Il più noto
istituto di credito tedesco, Deutsche Bank, vive da anni una situazione di
grave incertezza, che ultimamente non ha fatto di aggravarsi. L’enorme
portafoglio di posizioni in derivati finanziari è un fattore di rischio di cui
è praticamente impossibile valutare l’effettiva dimensione. Ed è in corso un contenzioso
con le autorità USA per ridurre una sanzione di 14 miliardi di dollari connessa
a finanziamenti immobiliari ad alto profilo di rischio (subprime). La riduzione ci sarà, ma la sanzione resterà pari a
svariati miliardi.
Il rischio d’insolvenza
di DB è concreto, e per evitarlo si parla di possibili azioni, tutte però politicamente
rischiosissime per il governo di Angela Merkel. Si fa molta fatica a capire
come potrebbe essere giustificata, di fronte all’opinione pubblica tedesca, una
ricapitalizzazione con fondi pubblici, o l’applicazione del bail-in agli obbligazionisti e magari
anche ai depositanti. Ma lo stesso vale per l’eventuale richiesta di linee di
credito speciali alla BCE – il famigerato Emergency Liquidity Assistance (ELA)
di cui si è parlato tanto nei primi mesi del 2015, con riferimento alla Grecia.
Difficile
immaginare la Germania che mette soldi pubblici in DB (violando peraltro le
normative UE) o falcidia i risparmiatori. Ma anche la prospettiva della prima
banca tedesca (prima in passato per dimensione e redditività, oggi ancora prima
per notorietà, quantomeno) attaccata al tubo dell’ossigeno BCE per un periodo
di tempo indefinito è difficile da concepire.
Esiste però
almeno un’altra possibilità: la zombificazione. Nessuna iniezione di fondi di
Stato, nessun bail-in, nessuna
richiesta di ELA. Ma, in maniera poco visibile e soprattutto facendo il minimo
di rumore a livello di opinione pubblica, vengono lasciati aperti una serie di canali
di rifinanziamento BCE. Rifinanziamenti a fronte di garanzie (titoli e attività)
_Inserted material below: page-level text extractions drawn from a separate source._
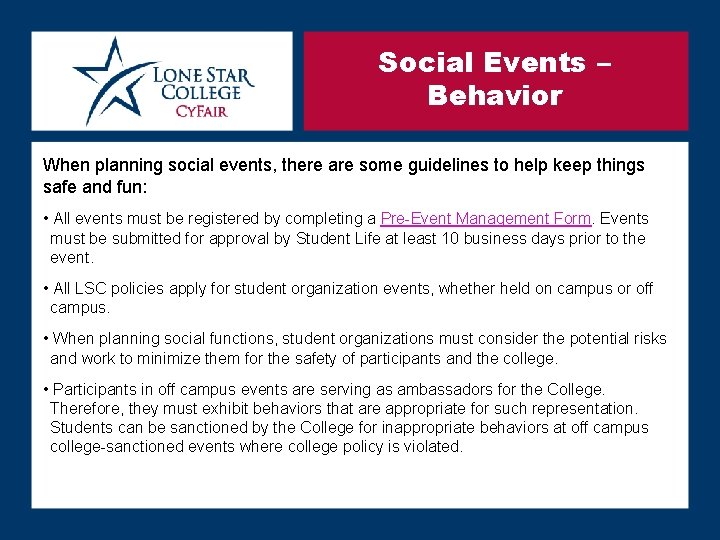 LONE STAR COLLEGE
CYFAIR

Social Events – Behavior

When planning social events, there are some guidelines to help keep things safe and fun:

• All events must be registered by completing a Pre-Event Management Form. Events must be submitted for approval by Student Life at least 10 business days prior to the event.

• All LSC policies apply for student organization events, whether held on campus or off campus.

• When planning social functions, student organizations must consider the potential risks and work to minimize them for the safety of participants and the college.

• Participants in off campus events are serving as ambassadors for the College. Therefore, they must exhibit behaviors that are appropriate for such representation. Students can be sanctioned by the College for inappropriate behaviors at off campus college-sanctioned events where college policy is violated.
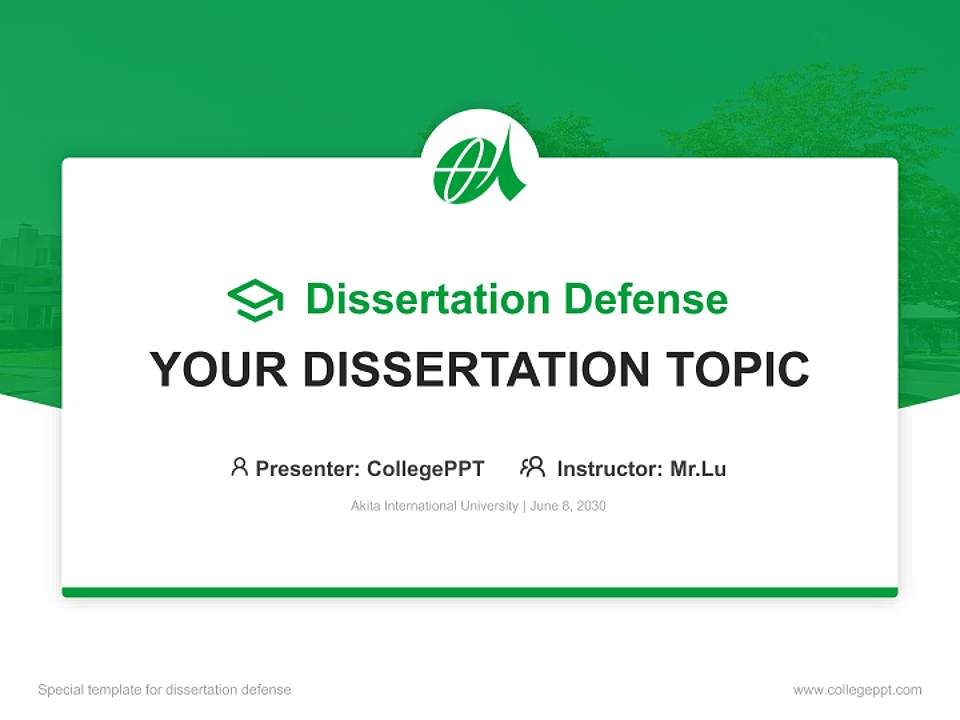 Dissertation Defense

YOUR DISSERTATION TOPIC

Presenter: CollegePPT Instructor: Mr.Lu

Akita International University | June 8, 2030

Special template for dissertation defense

www.collegeppt.com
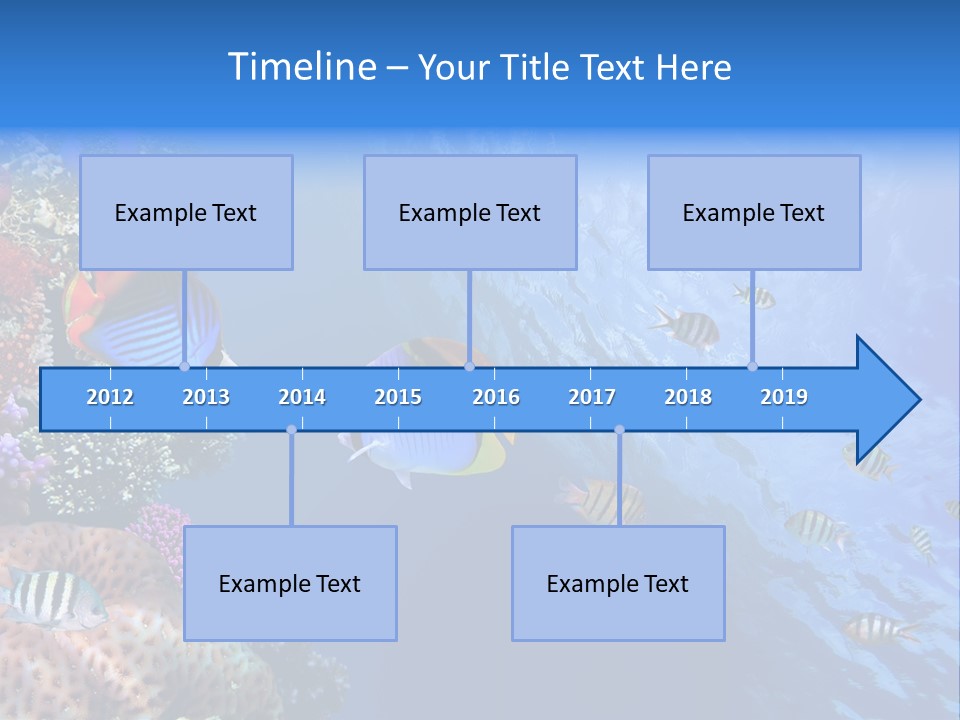 Timeline – Your Title Text Here

Example Text

Example Text

Example Text

2012 2013 2014 2015 2016 2017 2018 2019

Example Text

Example Text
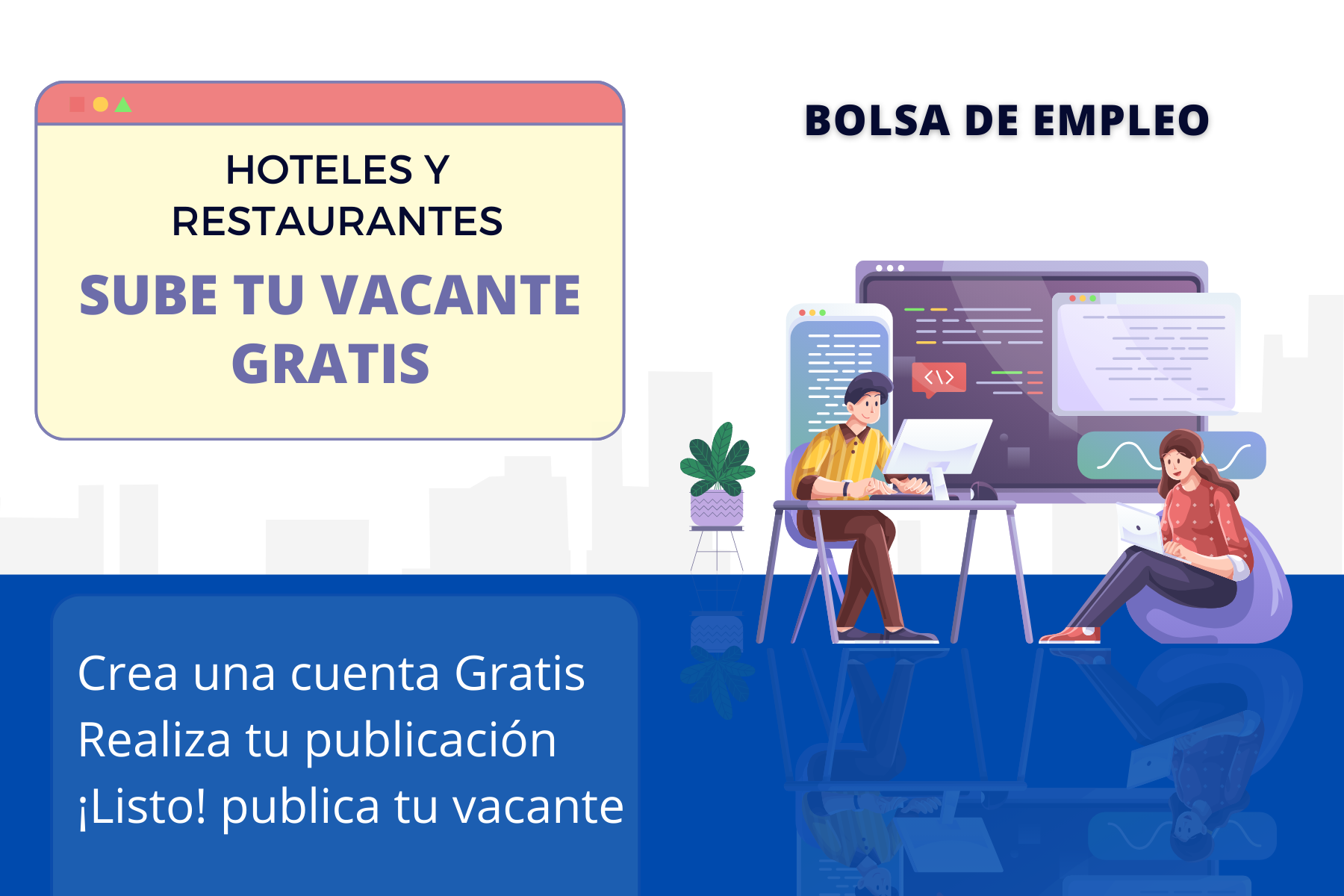 HOTELES Y RESTAURANTES

SUBE TU VACANTE GRATIS

BOLSA DE EMPLEO

Crea una cuenta Gratis
Realiza tu publicación
¡Listo! publica tu vacante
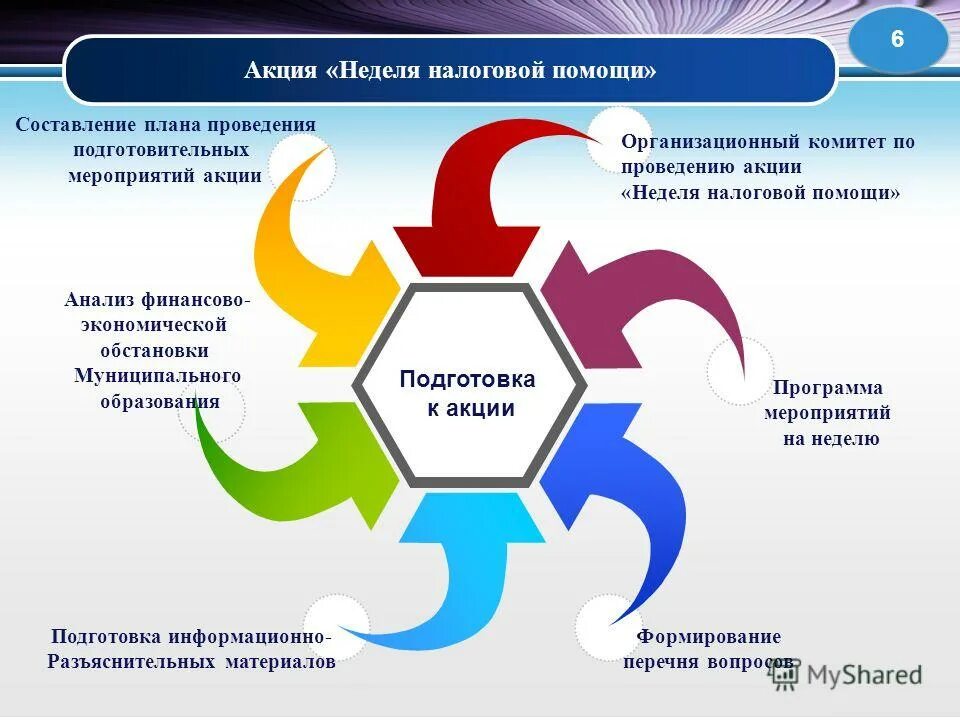 6

Акция «Неделя налоговой помощи»

Составление плана проведения подготовительных мероприятий акции

Организационный комитет по проведению акции «Неделя налоговой помощи»

Анализ финансово-экономической обстановки Муниципального образования

Подготовка к акции

Программа мероприятий на неделю

Подготовка информационно-Разъяснительных материалов

Формирование перечня вопросов

MyShared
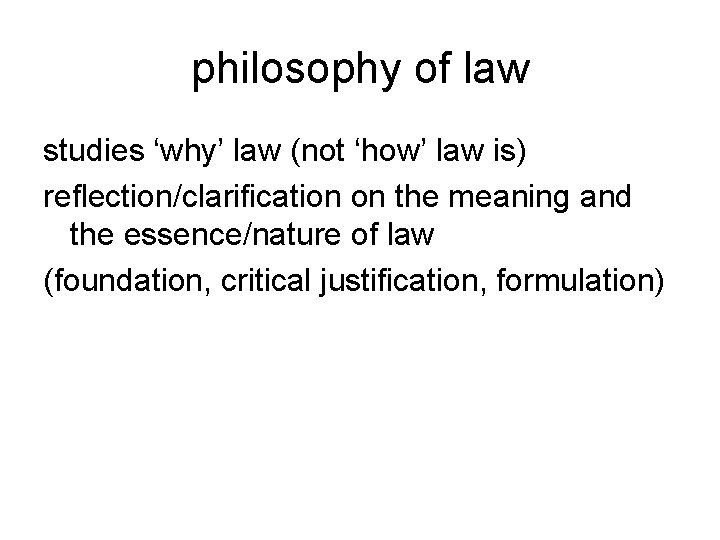 philosophy of law

studies ‘why’ law (not ‘how’ law is)

reflection/clarification on the meaning and the essence/nature of law

(foundation, critical justification, formulation)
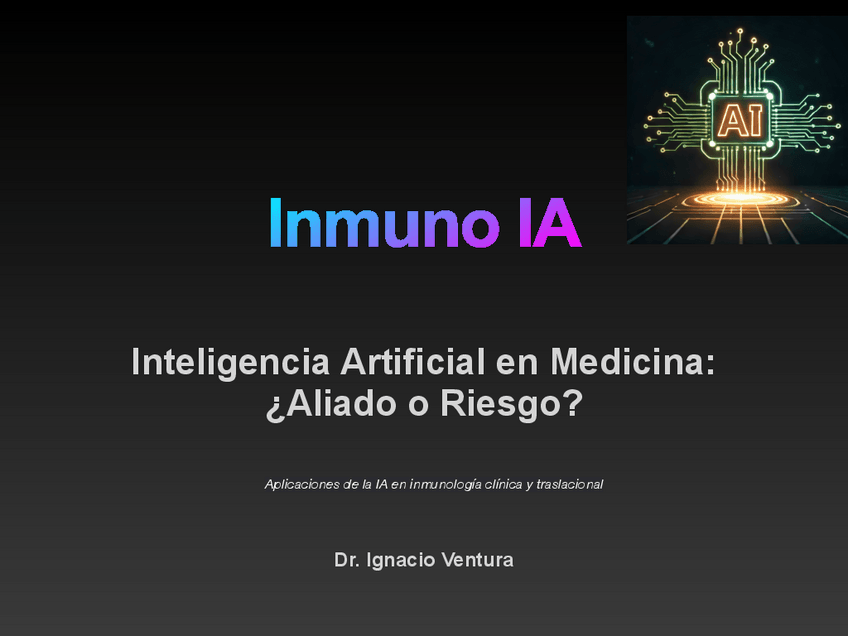 AI

Inmuno IA

Inteligencia Artificial en Medicina: ¿Aliado o Riesgo?

Aplicaciones de la IA en inmunología clínica y traslacional

Dr. Ignacio Ventura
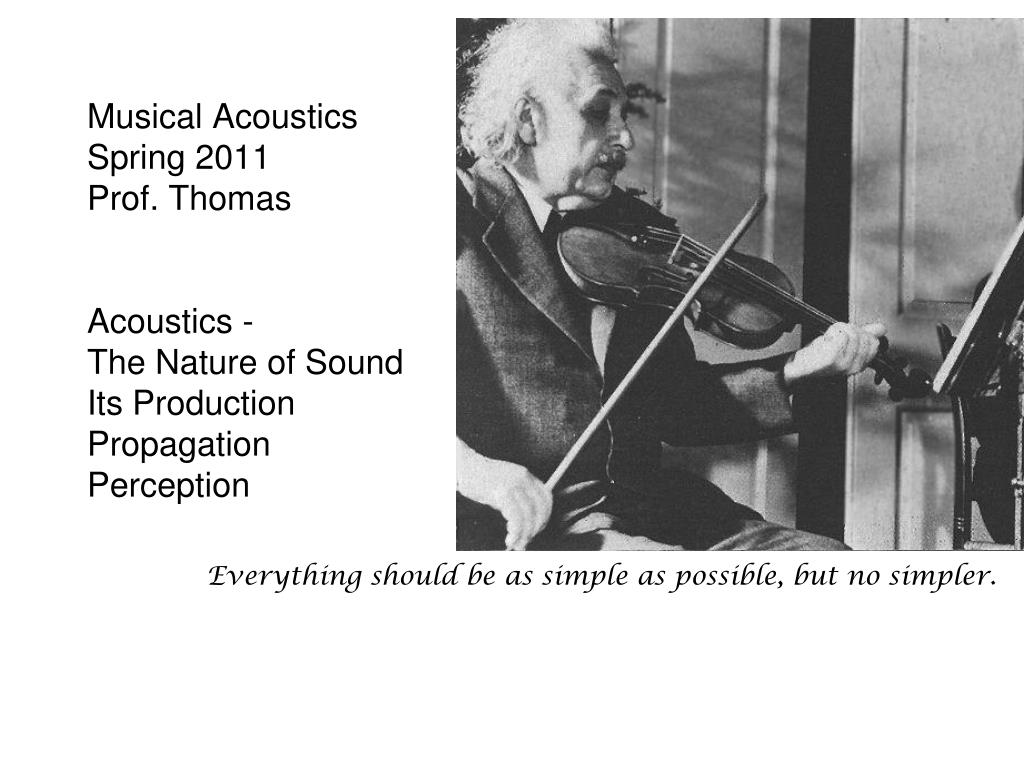 Musical Acoustics
Spring 2011
Prof. Thomas

Acoustics -
The Nature of Sound
Its Production
Propagation
Perception

Everything should be as simple as possible, but no simpler.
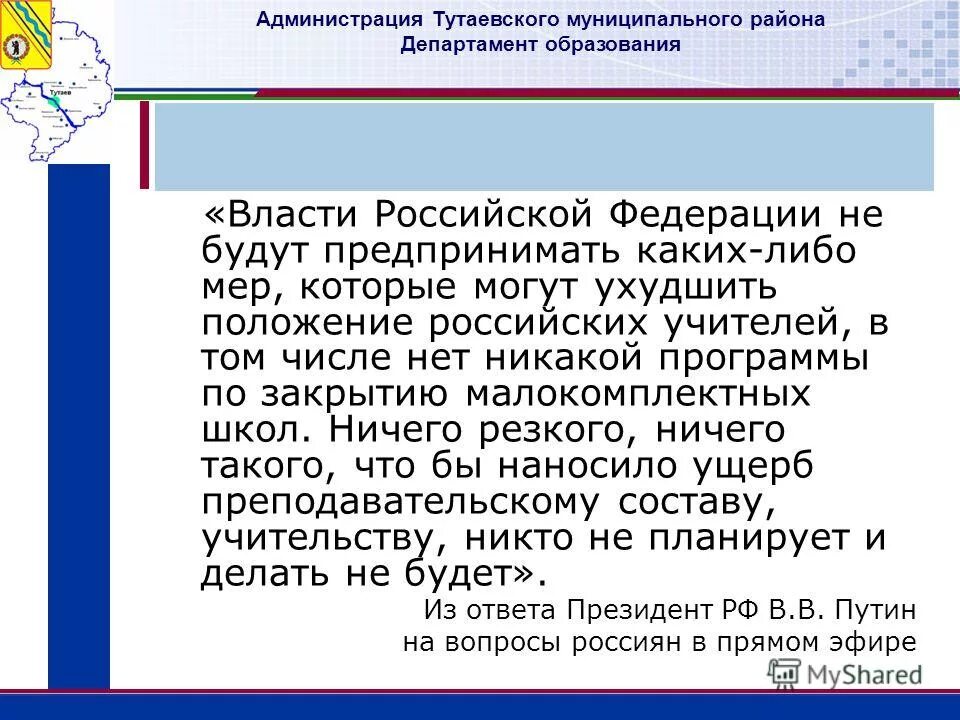 Администрация Тутаевского муниципального района
Департамент образования

Тутаев

«Власти Российской Федерации не будут предпринимать каких-либо мер, которые могут ухудшить положение российских учителей, в том числе нет никакой программы по закрытию малокомплектных школ. Ничего резкого, ничего такого, что бы наносило ущерб преподавательскому составу, учительству, никто не планирует и делать не будет».

Из ответа Президент РФ В.В. Путин на вопросы россиян в прямом эфире

MyShared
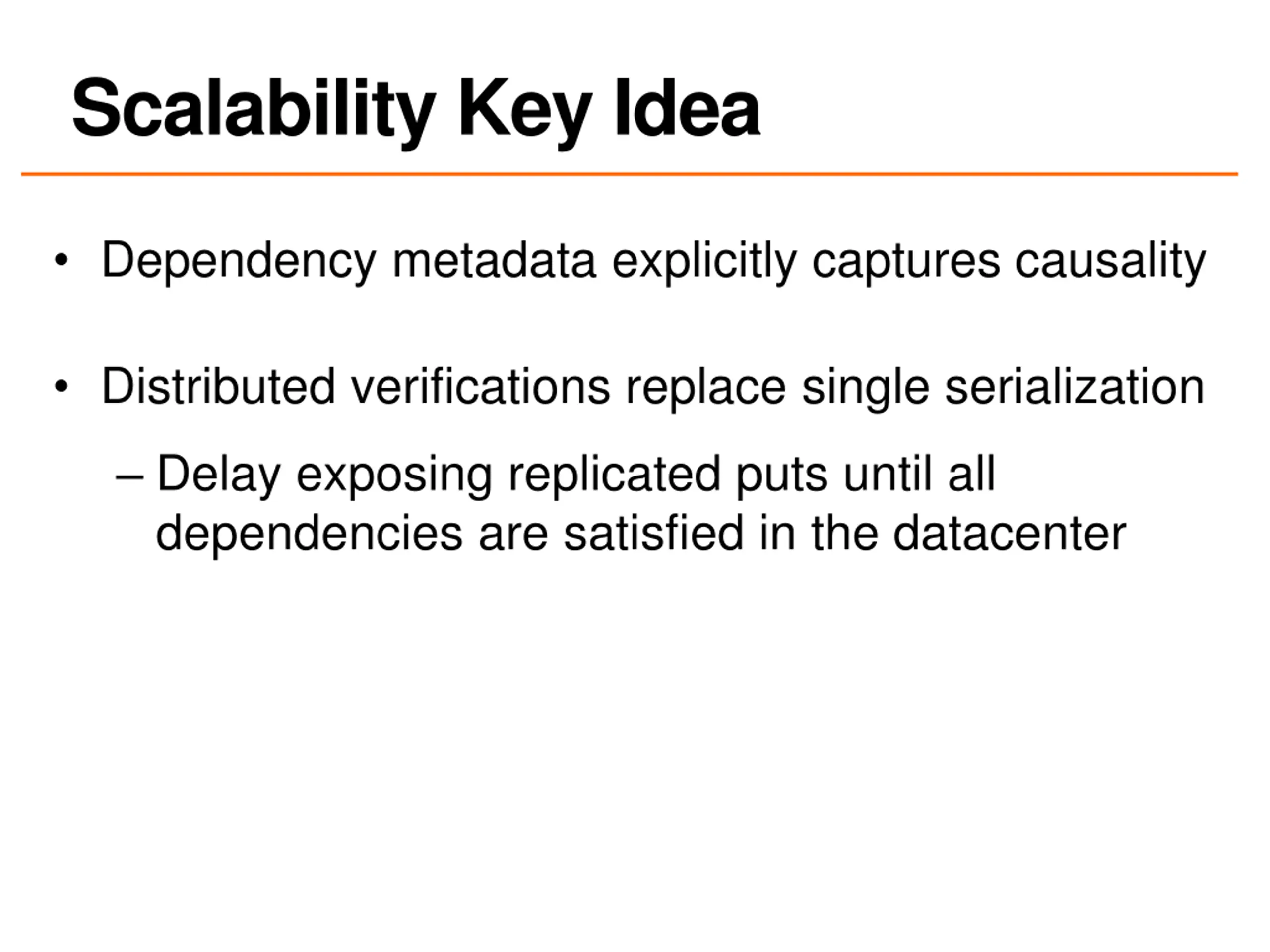 Scalability Key Idea

• Dependency metadata explicitly captures causality

• Distributed verifications replace single serialization

– Delay exposing replicated puts until all dependencies are satisfied in the datacenter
di qualità dubbia, e senza guardare per il sottile riguardo alla loro (non)
aderenza alle regolamentazioni.
Tutto questo
nella misura necessaria a far sì che non si verifichino insolvenze sul rimborso
di obbligazioni o depositi, e non s’inneschi quindi una crisi generalizzata di
fiducia – evitando quindi corse agli sportelli fisiche, o virtuali.
La conseguenza è
che DB si trasformerebbe, con ogni probabilità, in una sorta di banca zombie: ridurrebbe
al lumicino l’assunzione di nuovi rischi e abbasserebbe progressivamente gli
impieghi – “autocongelandosi”, in pratica. Ma senza attuare operazioni
straordinarie di grande visibilità, ed evitando insolvenze.
Non è la
soluzione del problema, ma la sua “sospensione”, buttando il barattolo in
avanti. Che poi è il modo tipico in cui la UE affronta i problemi
economico-finanziari (nonché la ragione per cui non ne risolve mai uno).
Lo stesso
modello potrebbe essere applicato a MPS (se non si riuscirà a varare il
pacchetto aumento di capitale + cessione di crediti problematici, su cui si sta
molto faticosamente lavorando). E magari tra non moltissimi mesi a qualche
altro istituto, magari tedesco (Commerzbank ?), magari italiano (Unicredit ?)
Dovessi scommettere,
punterei sullo scenario “zombificazione”.